→ **What this task involves**: Each entry is to be restated word for word, with nothing omitted.

→ **Exercise inputs**:
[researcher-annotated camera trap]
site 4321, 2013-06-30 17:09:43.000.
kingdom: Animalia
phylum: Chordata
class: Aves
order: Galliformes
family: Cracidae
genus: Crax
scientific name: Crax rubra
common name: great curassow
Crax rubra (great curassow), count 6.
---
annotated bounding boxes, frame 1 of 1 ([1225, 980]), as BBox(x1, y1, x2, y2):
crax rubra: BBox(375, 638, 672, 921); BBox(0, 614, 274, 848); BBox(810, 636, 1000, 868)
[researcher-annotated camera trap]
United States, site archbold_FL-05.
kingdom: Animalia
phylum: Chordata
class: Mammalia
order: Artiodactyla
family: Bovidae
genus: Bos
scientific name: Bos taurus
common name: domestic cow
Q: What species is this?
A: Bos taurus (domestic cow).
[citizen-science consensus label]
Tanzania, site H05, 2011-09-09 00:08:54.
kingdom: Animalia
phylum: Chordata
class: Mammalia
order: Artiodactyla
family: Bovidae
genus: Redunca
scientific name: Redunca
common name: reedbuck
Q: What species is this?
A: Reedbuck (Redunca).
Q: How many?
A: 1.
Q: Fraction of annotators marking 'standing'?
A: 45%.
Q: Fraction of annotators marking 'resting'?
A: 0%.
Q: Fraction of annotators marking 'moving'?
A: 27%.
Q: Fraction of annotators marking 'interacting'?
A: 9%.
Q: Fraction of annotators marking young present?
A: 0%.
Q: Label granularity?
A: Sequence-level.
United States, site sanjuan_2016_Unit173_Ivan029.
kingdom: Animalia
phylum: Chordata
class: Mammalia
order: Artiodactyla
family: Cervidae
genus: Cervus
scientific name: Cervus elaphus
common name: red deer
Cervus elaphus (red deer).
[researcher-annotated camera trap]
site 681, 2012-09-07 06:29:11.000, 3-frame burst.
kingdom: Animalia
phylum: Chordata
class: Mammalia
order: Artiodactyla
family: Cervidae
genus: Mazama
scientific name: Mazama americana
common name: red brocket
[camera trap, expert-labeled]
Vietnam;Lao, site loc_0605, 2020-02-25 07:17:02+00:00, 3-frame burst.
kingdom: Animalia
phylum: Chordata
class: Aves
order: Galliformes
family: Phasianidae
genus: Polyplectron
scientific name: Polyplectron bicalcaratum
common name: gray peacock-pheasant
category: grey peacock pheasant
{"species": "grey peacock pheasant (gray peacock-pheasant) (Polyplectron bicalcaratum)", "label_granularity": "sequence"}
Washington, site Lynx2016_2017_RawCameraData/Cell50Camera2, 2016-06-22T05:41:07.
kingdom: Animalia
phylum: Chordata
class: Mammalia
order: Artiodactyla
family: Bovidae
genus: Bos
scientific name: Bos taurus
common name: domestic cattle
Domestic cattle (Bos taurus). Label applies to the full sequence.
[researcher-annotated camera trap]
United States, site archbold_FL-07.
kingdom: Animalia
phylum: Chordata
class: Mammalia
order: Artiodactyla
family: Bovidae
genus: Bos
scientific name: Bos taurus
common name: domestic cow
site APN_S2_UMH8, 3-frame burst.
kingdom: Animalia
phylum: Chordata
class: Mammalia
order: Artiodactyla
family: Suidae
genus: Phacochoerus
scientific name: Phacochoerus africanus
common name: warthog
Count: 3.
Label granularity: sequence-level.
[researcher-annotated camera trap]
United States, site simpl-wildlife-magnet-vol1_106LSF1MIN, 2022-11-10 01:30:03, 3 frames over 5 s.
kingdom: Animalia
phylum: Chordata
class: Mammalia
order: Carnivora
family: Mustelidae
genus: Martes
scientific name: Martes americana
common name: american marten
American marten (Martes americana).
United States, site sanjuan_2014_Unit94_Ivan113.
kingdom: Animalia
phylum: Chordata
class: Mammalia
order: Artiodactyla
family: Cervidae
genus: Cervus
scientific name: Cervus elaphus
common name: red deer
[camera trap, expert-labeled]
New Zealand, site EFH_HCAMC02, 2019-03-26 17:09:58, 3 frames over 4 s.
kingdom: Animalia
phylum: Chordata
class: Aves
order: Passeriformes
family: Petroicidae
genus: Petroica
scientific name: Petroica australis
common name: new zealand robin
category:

→ **Exercise solution**:
[researcher-annotated camera trap]
site 4321, 2013-06-30 17:09:43.000.
kingdom: Animalia
phylum: Chordata
class: Aves
order: Galliformes
family: Cracidae
genus: Crax
scientific name: Crax rubra
common name: great curassow
Crax rubra (great curassow), count 6.
---
annotated bounding boxes, frame 1 of 1 ([1225, 980]), as BBox(x1, y1, x2, y2):
crax rubra: BBox(375, 638, 672, 921); BBox(0, 614, 274, 848); BBox(810, 636, 1000, 868)
[researcher-annotated camera trap]
United States, site archbold_FL-05.
kingdom: Animalia
phylum: Chordata
class: Mammalia
order: Artiodactyla
family: Bovidae
genus: Bos
scientific name: Bos taurus
common name: domestic cow
Q: What species is this?
A: Bos taurus (domestic cow).
[citizen-science consensus label]
Tanzania, site H05, 2011-09-09 00:08:54.
kingdom: Animalia
phylum: Chordata
class: Mammalia
order: Artiodactyla
family: Bovidae
genus: Redunca
scientific name: Redunca
common name: reedbuck
Q: What species is this?
A: Reedbuck (Redunca).
Q: How many?
A: 1.
Q: Fraction of annotators marking 'standing'?
A: 45%.
Q: Fraction of annotators marking 'resting'?
A: 0%.
Q: Fraction of annotators marking 'moving'?
A: 27%.
Q: Fraction of annotators marking 'interacting'?
A: 9%.
Q: Fraction of annotators marking young present?
A: 0%.
Q: Label granularity?
A: Sequence-level.
United States, site sanjuan_2016_Unit173_Ivan029.
kingdom: Animalia
phylum: Chordata
class: Mammalia
order: Artiodactyla
family: Cervidae
genus: Cervus
scientific name: Cervus elaphus
common name: red deer
Cervus elaphus (red deer).
[researcher-annotated camera trap]
site 681, 2012-09-07 06:29:11.000, 3-frame burst.
kingdom: Animalia
phylum: Chordata
class: Mammalia
order: Artiodactyla
family: Cervidae
genus: Mazama
scientific name: Mazama americana
common name: red brocket
[camera trap, expert-labeled]
Vietnam;Lao, site loc_0605, 2020-02-25 07:17:02+00:00, 3-frame burst.
kingdom: Animalia
phylum: Chordata
class: Aves
order: Galliformes
family: Phasianidae
genus: Polyplectron
scientific name: Polyplectron bicalcaratum
common name: gray peacock-pheasant
category: grey peacock pheasant
{"species": "grey peacock pheasant (gray peacock-pheasant) (Polyplectron bicalcaratum)", "label_granularity": "sequence"}
Washington, site Lynx2016_2017_RawCameraData/Cell50Camera2, 2016-06-22T05:41:07.
kingdom: Animalia
phylum: Chordata
class: Mammalia
order: Artiodactyla
family: Bovidae
genus: Bos
scientific name: Bos taurus
common name: domestic cattle
Domestic cattle (Bos taurus). Label applies to the full sequence.
[researcher-annotated camera trap]
United States, site archbold_FL-07.
kingdom: Animalia
phylum: Chordata
class: Mammalia
order: Artiodactyla
family: Bovidae
genus: Bos
scientific name: Bos taurus
common name: domestic cow
site APN_S2_UMH8, 3-frame burst.
kingdom: Animalia
phylum: Chordata
class: Mammalia
order: Artiodactyla
family: Suidae
genus: Phacochoerus
scientific name: Phacochoerus africanus
common name: warthog
Count: 3.
Label granularity: sequence-level.
[researcher-annotated camera trap]
United States, site simpl-wildlife-magnet-vol1_106LSF1MIN, 2022-11-10 01:30:03, 3 frames over 5 s.
kingdom: Animalia
phylum: Chordata
class: Mammalia
order: Carnivora
family: Mustelidae
genus: Martes
scientific name: Martes americana
common name: american marten
American marten (Martes americana).
United States, site sanjuan_2014_Unit94_Ivan113.
kingdom: Animalia
phylum: Chordata
class: Mammalia
order: Artiodactyla
family: Cervidae
genus: Cervus
scientific name: Cervus elaphus
common name: red deer
[camera trap, expert-labeled]
New Zealand, site EFH_HCAMC02, 2019-03-26 17:09:58, 3 frames over 4 s.
kingdom: Animalia
phylum: Chordata
class: Aves
order: Passeriformes
family: Petroicidae
genus: Petroica
scientific name: Petroica australis
common name: new zealand robin
category:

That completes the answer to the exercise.